Cleaning the state while parsing the xml file, so it never gets too big

The output we want is a Stream, so the only memory consumption is the memory to hold one item. In order to do that, we’ve got to streamize XML parsing, which we can do thanks to Saxy.Partial module. While we do that, we also take care of yielding already processed items and removing them from the state. This way, we can be sure that state is never going to grow too much.

1
2
3
4
5
6
7
8
9
10
11
12
13
14
15
16
17
18
19
20
21
22
23
24
25
26
27
28
29
30
31
32
33
34
35
36
37
38
39
40
41
42
43
44
defmodule XmlStreamer do
  def to_elements_stream(xml_stream) do
    {:ok, partial} = Saxy.Partial.new(XmlEventHandler)
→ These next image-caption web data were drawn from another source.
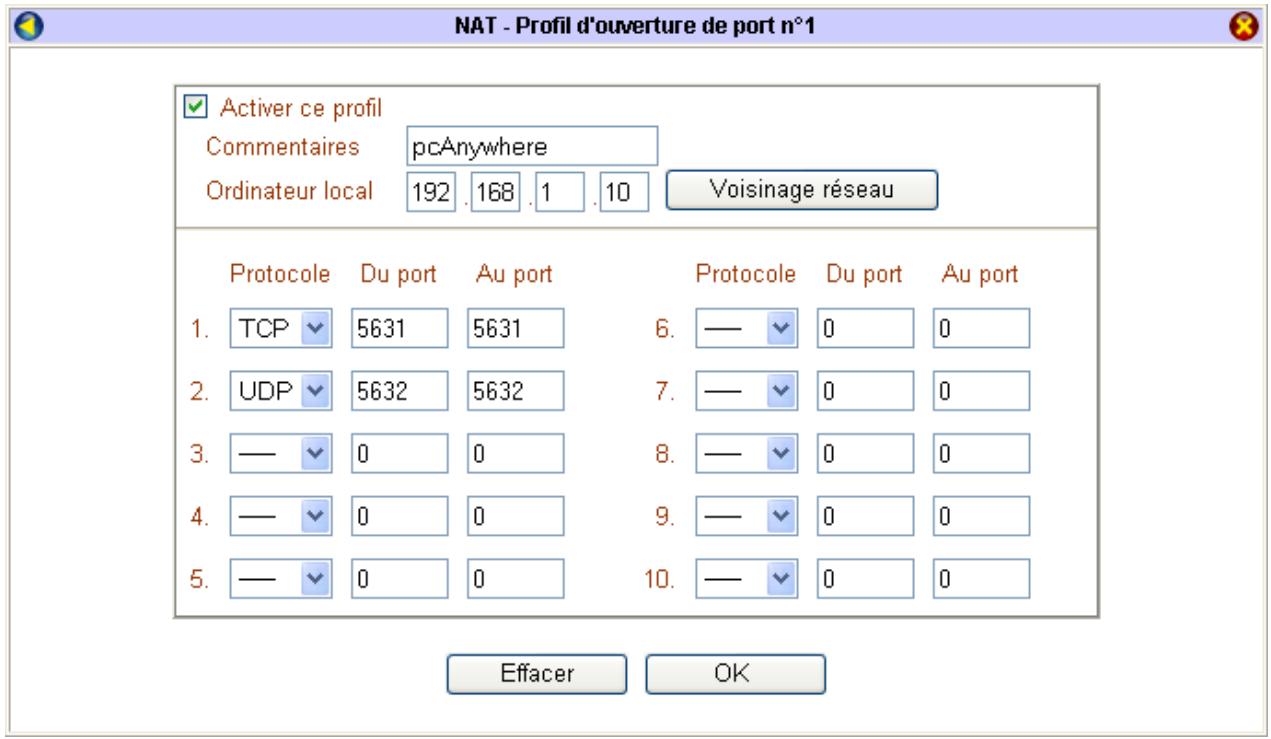 BEWAN VPN BOOSTER 32V - Ouverture de ports - 2
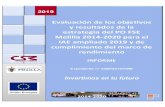 Informe de Evaluación Intermedia 2019 - Melilla · 2019. 11. 5. · Evaluación de los objetivos y resultados de la estrategia del PO FSE Melilla 2014‐2020 para el IAE ampliado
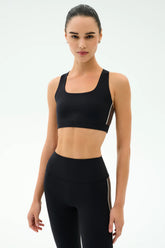 Lexi Rigor Bra - Black/Dark Chocolate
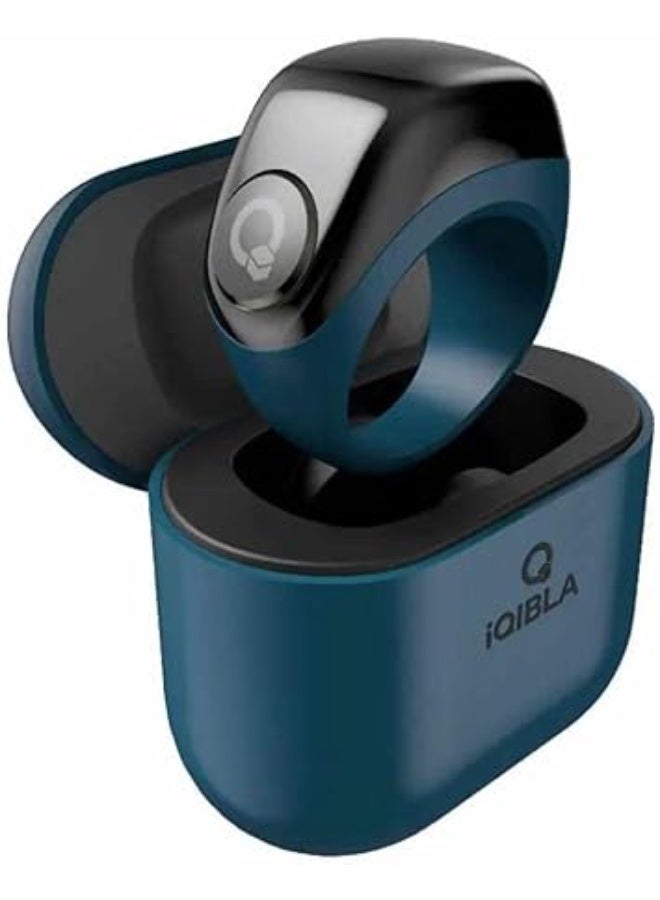 خاتم ذكي لتحديد القبلة  عدّاد تسبيح إلكتروني  خاتم iQibla الذكي  جهاز تتبع صلاة وسجود - خاتم ذكي اسلامي بلوتوث - Image 1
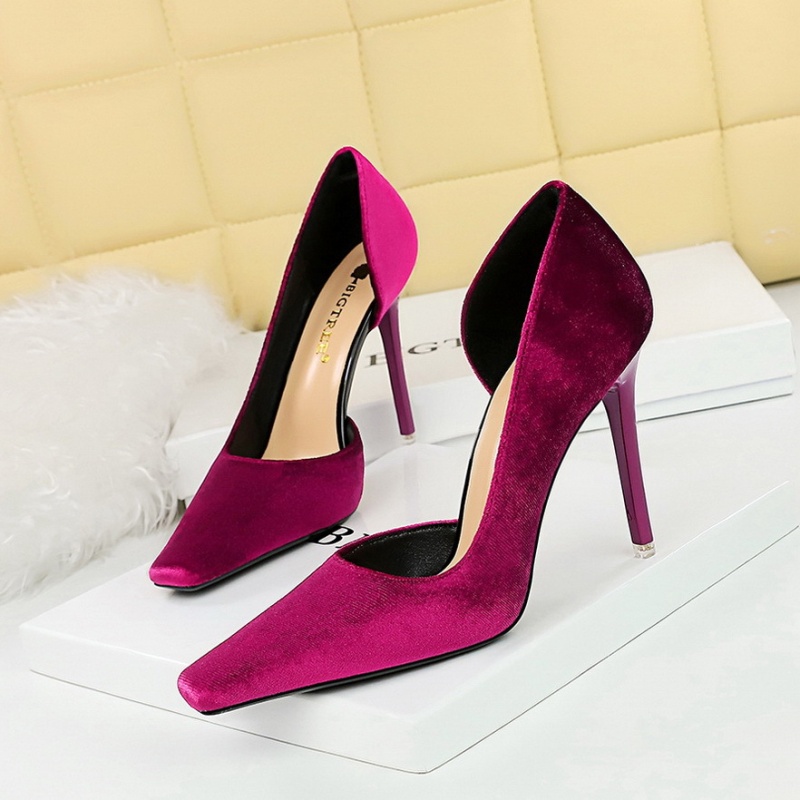 Broadcloth high-heeled shoes shoes for women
    Stream.chunk_while(xml_stream, partial, &maybe_items/2, &finalize/1)
  end

  def maybe_items(chunk, partial) do
    with {:cont, partial} <- Saxy.Partial.parse(partial, chunk),
         {:ok, partial, items} <- fetch_items(partial) do
      if items == [], do: {:cont, partial}, else: {:cont, items, partial}
    else
      {:error, exception} when is_exception(exception) ->
        raise Saxy.ParseError.message(exception)

      {:error, reason} ->
        raise reason

      _ ->
        raise "Xml parsing error"
    end
  end

  def finalize(partial) do
    case Saxy.Partial.terminate(partial) do
      {:ok, %{items: []}} ->
        {:cont, %{}}

      {:ok, %{items: items}} ->
        {:cont, items, %{}}

      {:error, exception} when is_exception(exception) ->
        raise Saxy.ParseError.message(exception)
    end
  end

  defp fetch_items(%{state: %{user_state: %{items: items} = user_state} = state} = partial) do
    partial = %{partial | state: %{state | user_state: %{user_state | items: []}}}
    {:ok, partial, items}
  end

  defp fetch_items(_), do: {:error, "Something wrong when processing sax events"}

end

As you can see, as long as it parses the XML it generates a stream in which every element is a list of a few items, and when retrieving those items (via the fetch_items function), we also remove those items from the state , therefore the state never holds too many items, therefore the state never eats too much memory!!!


Wow! it’s been quite hard to explain it (and I have to say, I’m not very sure I did it successfully). Anyway, the code is real and I really hope it can help somebody.